When words fail, a picture is worth a thousand words

Over the last couple of weeks, as I wrote about some pretty awful subjects: terrorism, crushing poverty, devastating fires, I was struck by the fact that words fail. After terrible, horrible, horrific, gruesome, awful, miserable, devastating; where do you go?  Of course, I’m not an award winning writer or reporter.  I say that because I heard some truly amazing reporting by local news last weekend.  It wasn’t cliché, hackneyed, or overwrought; just real, raw, and in your face, by people on the scene.

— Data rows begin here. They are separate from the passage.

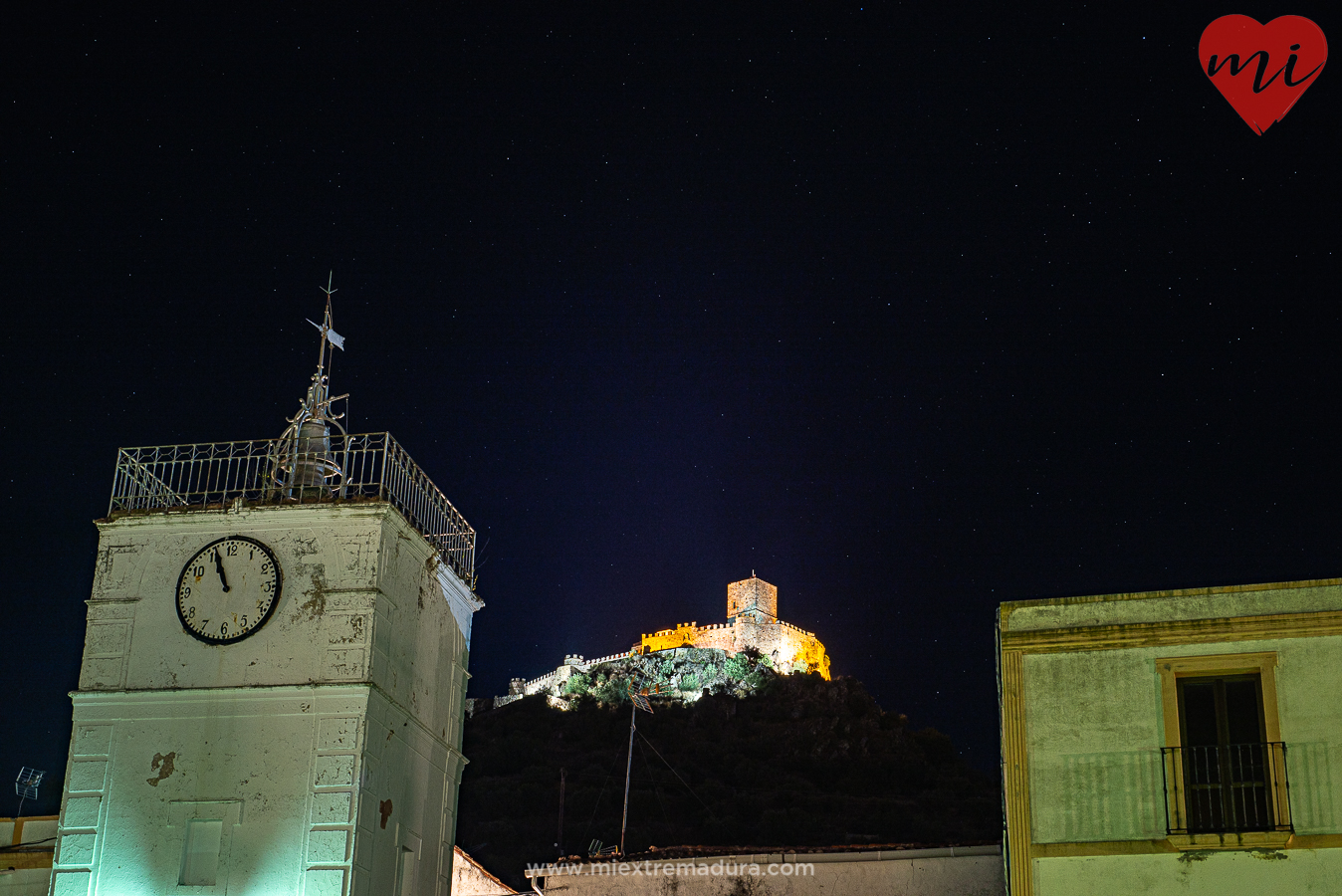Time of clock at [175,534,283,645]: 10:56
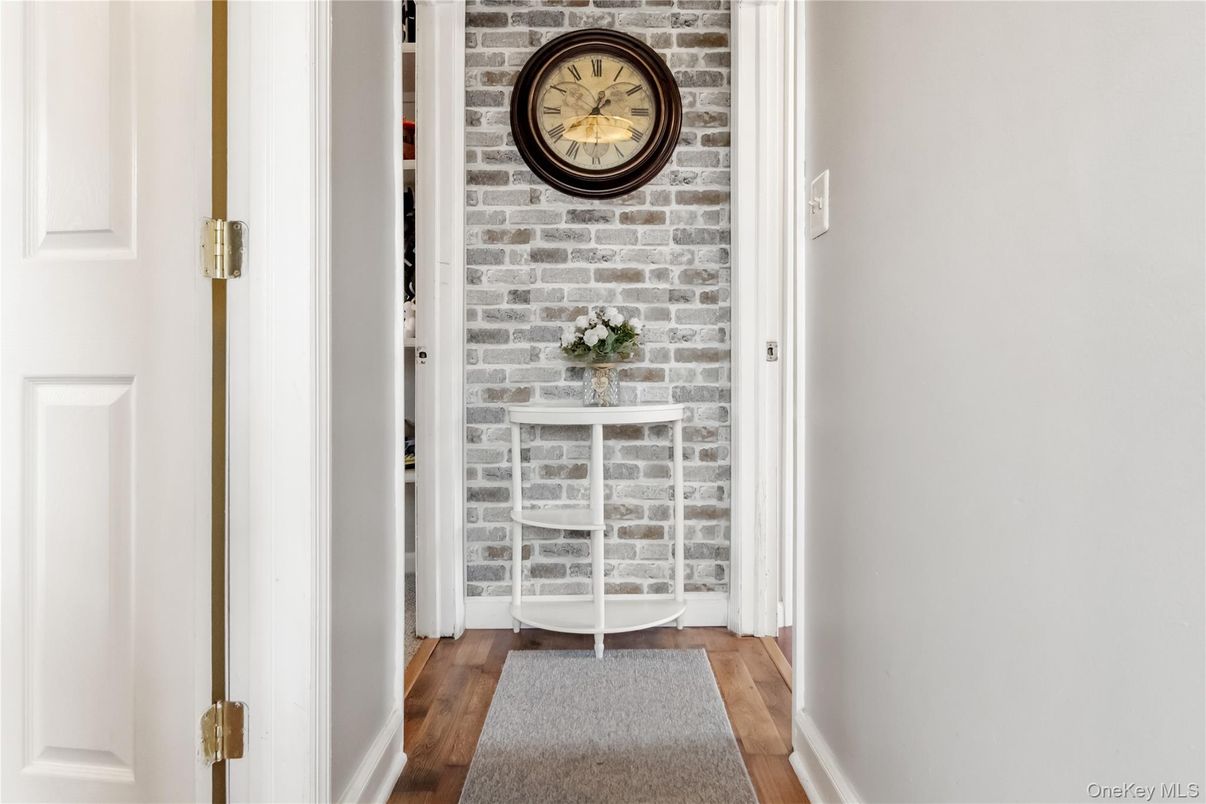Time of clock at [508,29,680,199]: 12:38
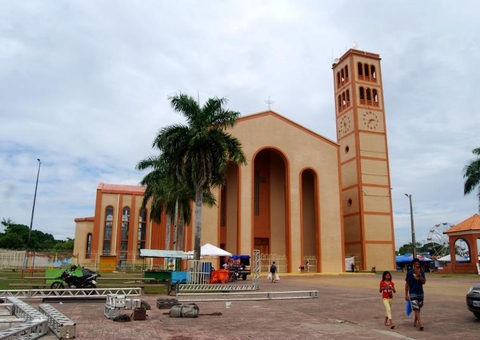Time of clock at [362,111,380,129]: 2:37
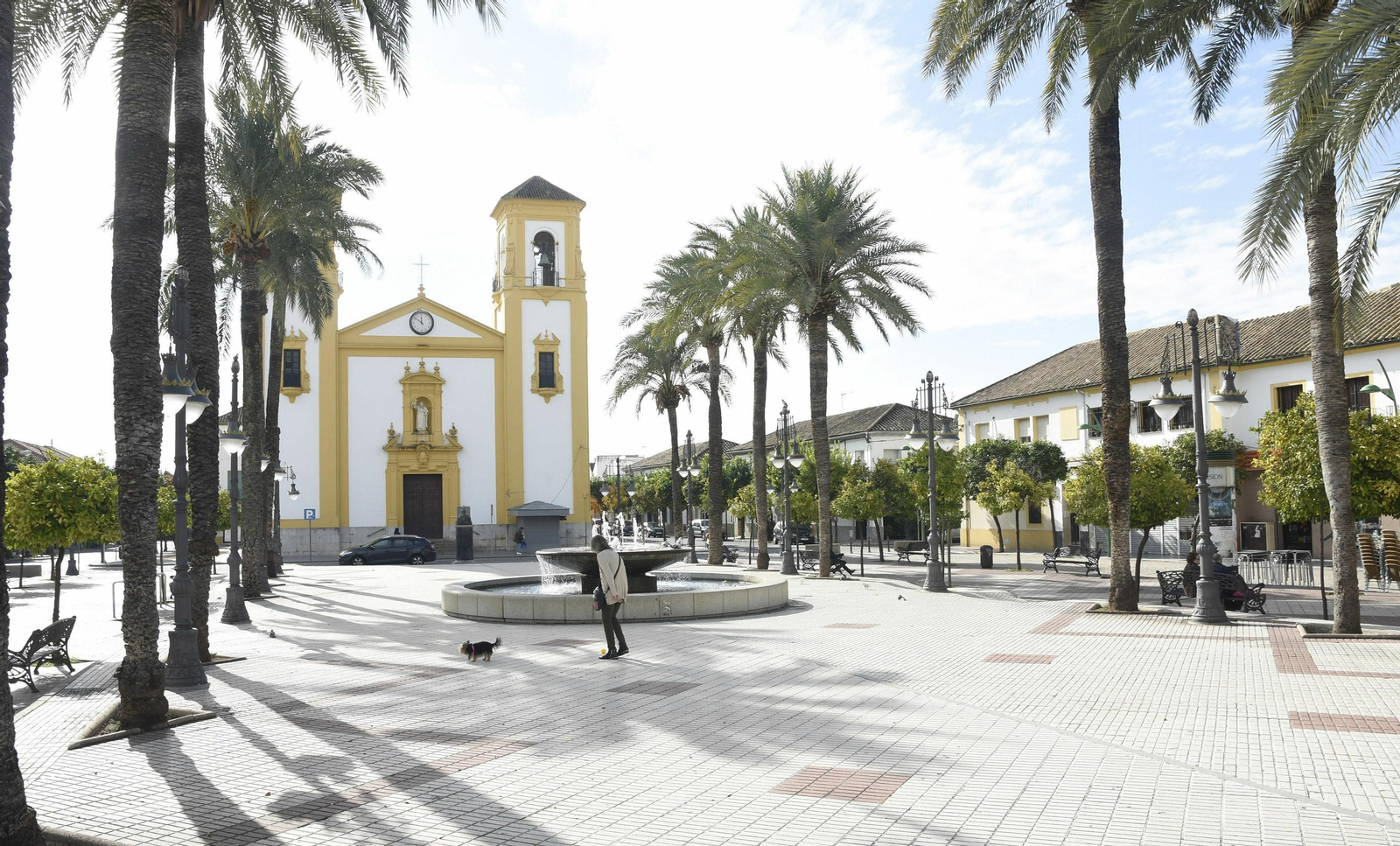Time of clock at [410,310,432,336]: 11:51
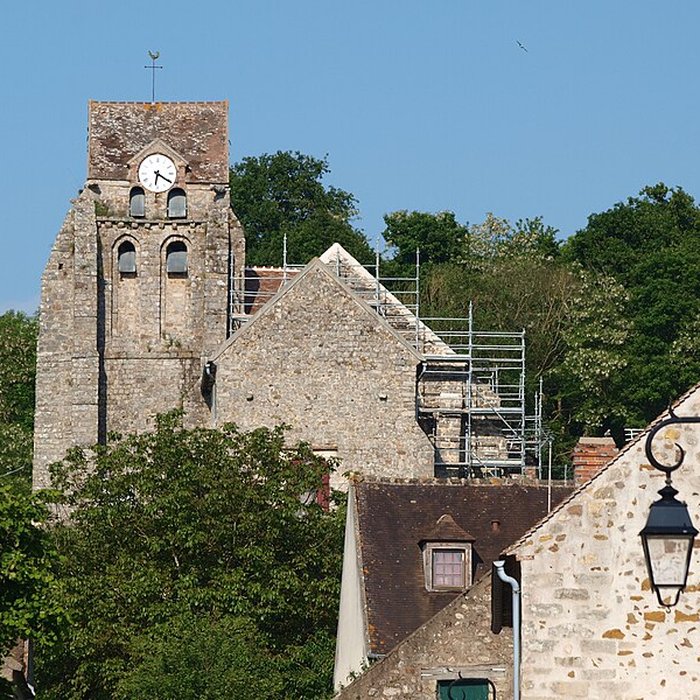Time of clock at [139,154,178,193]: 6:20
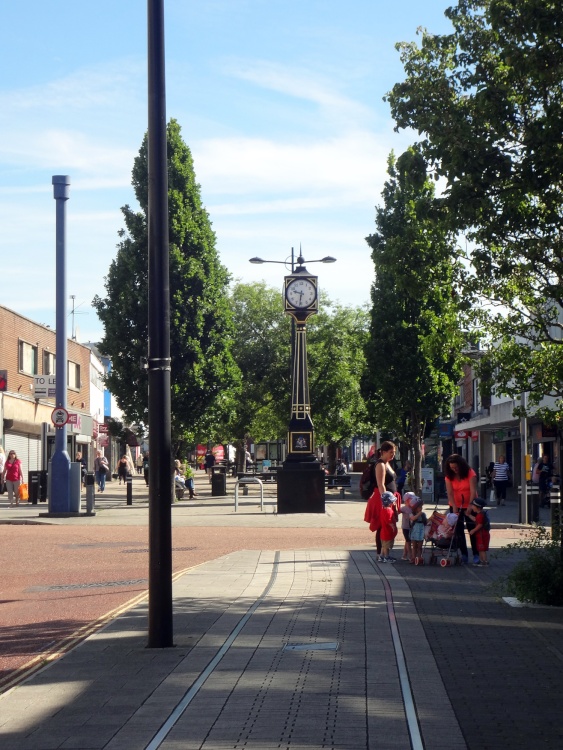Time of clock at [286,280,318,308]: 9:31
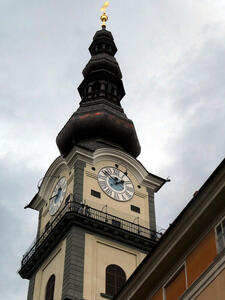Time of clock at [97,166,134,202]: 1:52
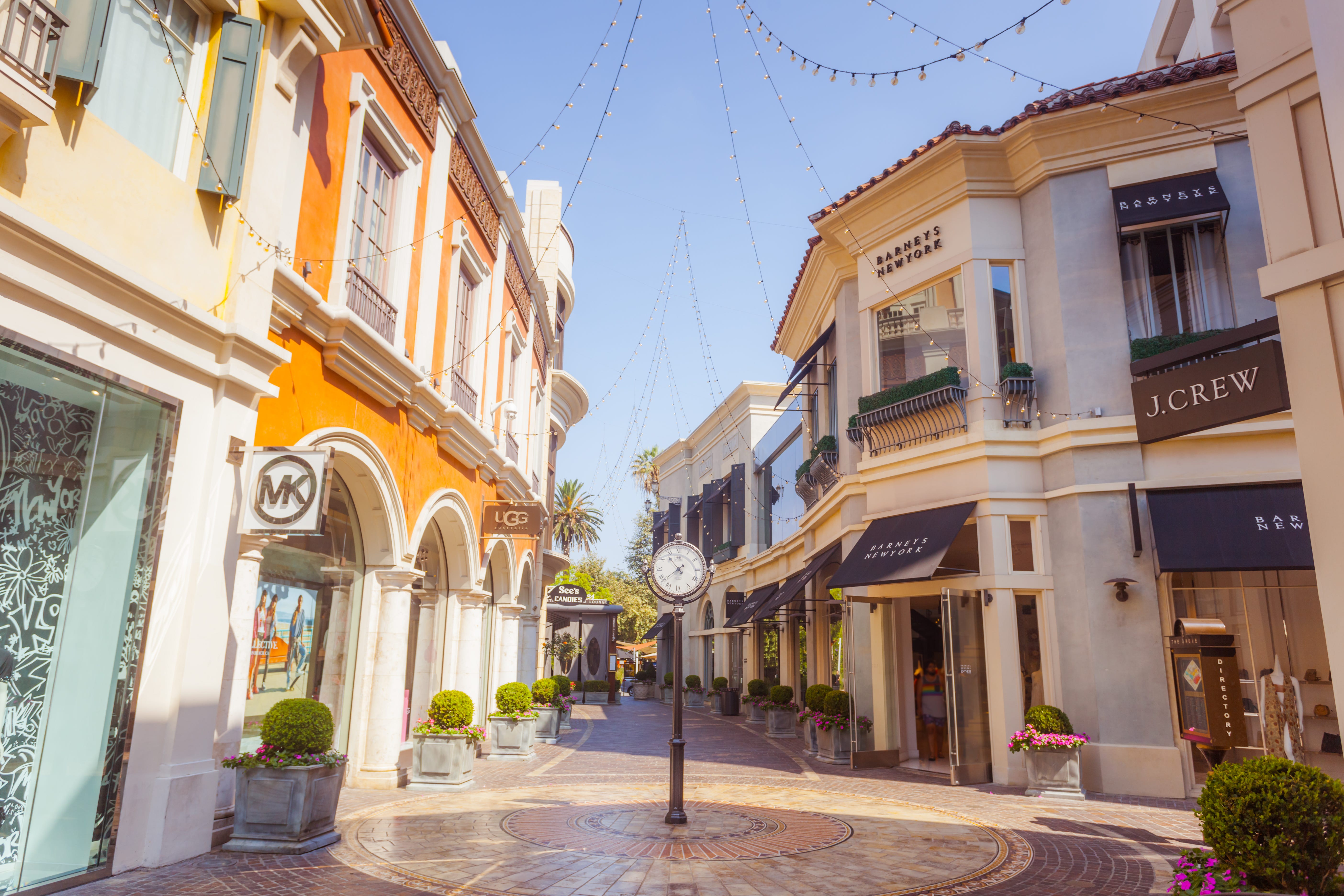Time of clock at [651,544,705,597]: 10:38
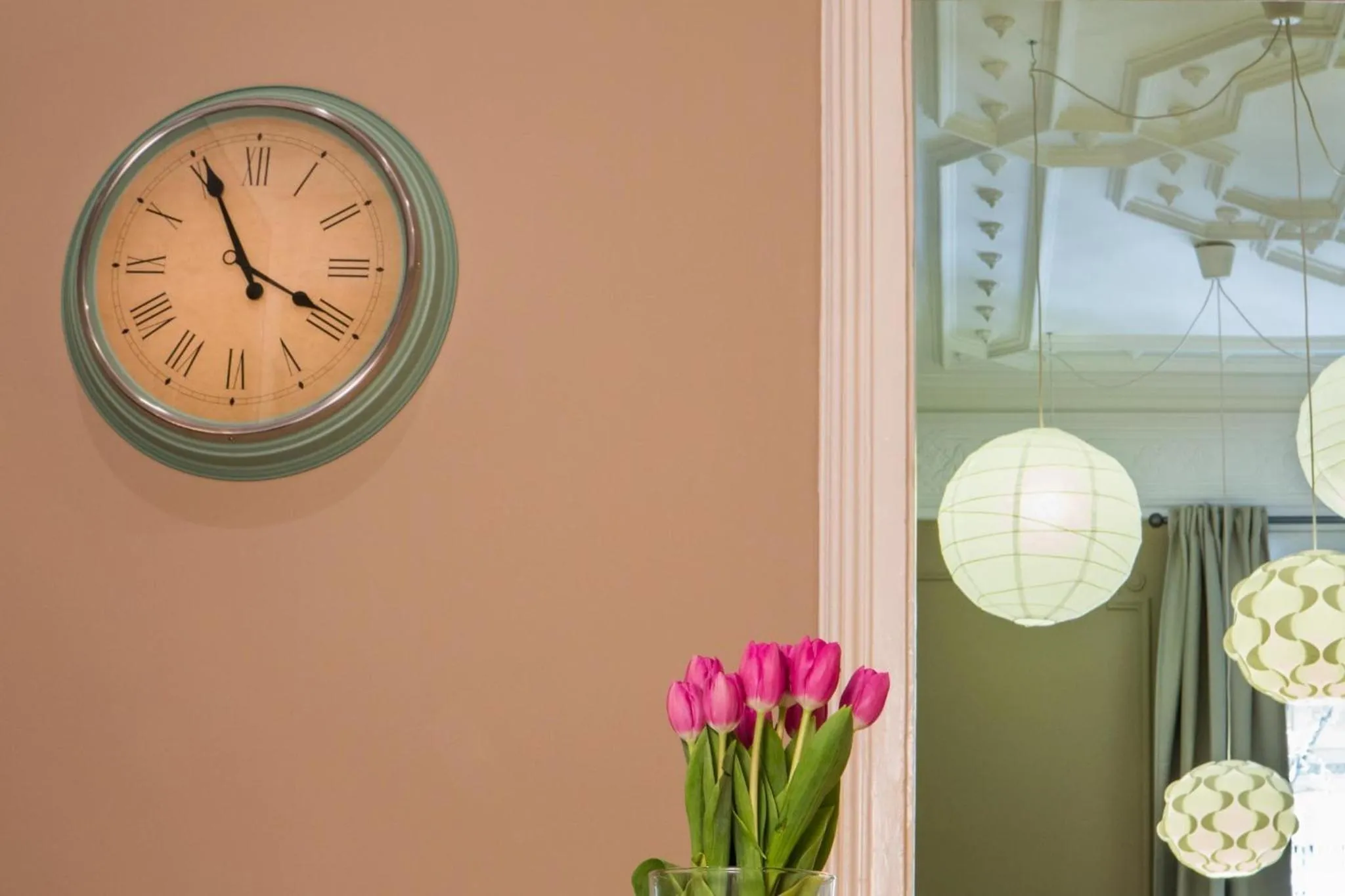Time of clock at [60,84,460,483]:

I am thinking that “in your face” may be key here.  Another important point is that after the age of radio, in the television era and now in the digital era, commentary is a backdrop, a complement if you will, to image.  Even in the radio era and before when all to be had were newspapers with first hand accounts, people clamored for images.  Whenever disaster occurred, people wanted photographs.

This is not to say that photographing terrible events is any easier than describing them or that it is not just as easy to fall into the trap of the cliché.  Indeed, there are special issues associated with photographing the tragic.   Many of us find it difficult enough to photograph random people on the street, how then do you abstract yourself to violating privacy to the point of shoving a camera into the face of someone suffering deeply.  And then there are special moral issues associated with photographing tragedy.  The first, is one that we have discussed previously – isn’t your first human responsibility to give aid rather than to photograph?  The second, is that in a civilized society there are unspoken rules and some things that are beyond the socially acceptable to photograph.

It is in all of this context that when writing yesterday’s blog about the garment factory collapse in Bangladesh that I was particularly struck by AFP photographer Munir Uz Zaman’s* image of a woman being rescued by sliding her down a bolt of fabric from the crumbled building.  This single image tells everything that you need to know about the tragic event.  It is a building collapse, the bolts of fabric suggest the building’s purpose, the desperation in the people’s faces defines the situation, and the woman being rescued tells the personal story.  Nothing is cliché.

*If you are interested in this subject it is well worth searching the web for other images by Munir Uz Zaman.  A deeply moving example is his photograph of “Rohingya Muslims, trying to cross the Naf river into Bangladesh to escape sectarian violence in Myanmar.”  This is again photojournalism at its best.